I ought to ask Gwen? It isn't necessary in the least. You know I'm a duffer at it, and I should probably tread on her toes and she'd hate me for evermore. May I have these four?”
”Give half to Merle!”
”Soeurette's perfectly happy with the kids! If you won't let me have them I won't dance at all. I'll hide in the conservatory, or run away into the garden. You promised to be my teacher!”
”So I will, but I feel I mustn't monopolise you. Oh, dear! Well, if you've written them down I suppose it will have to be!”
”May I have the pleasure, Miss Ramsay?” twinkled Bevis, offering his arm.
”Thanks very much! You may!” laughed Mavis.
”I'm always glad when I get my own way!” chuckled Bevis, as they started a valse.
Three of the dances which Bevis had appropriated on Mavis's programme came in succession, and as their steps went well together they thoroughly enjoyed themselves. At the close of the third they were walking into the hall to get lemonade when Mrs. Glyn Williams smilingly stopped them.
”I want to introduce you to some fresh partners. There are plenty of people anxious to know you!” she said to Bevis archly. Then, tapping Mavis with her fan, she continued, laughing, ”Naughty girl! You mustn't keep him _all_ to yourself! I really _can't!_ allow it!”
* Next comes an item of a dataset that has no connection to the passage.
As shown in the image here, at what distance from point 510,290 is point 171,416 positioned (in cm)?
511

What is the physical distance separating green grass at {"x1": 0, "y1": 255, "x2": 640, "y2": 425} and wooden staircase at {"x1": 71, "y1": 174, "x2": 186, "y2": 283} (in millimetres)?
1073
Poor Mavis blushed magenta, and stood aside while her hostess whisked the unwilling Bevis away and remorselessly fixed up the rest of his programme for him. She did not attempt to find a partner for Mavis, who was too overwhelmed with confusion to care to dance even with Lizzie Colville, and who backed towards the piano and began to turn over the music.
Inwardly Mavis was raging, though she had sufficient pride to preserve an outward calm.
”If there's anything here you know I'd be grateful if you could play it and give me a rest, my hands are so stiff,” said Mrs. Colville, who had volunteered to act as pianist for the evening.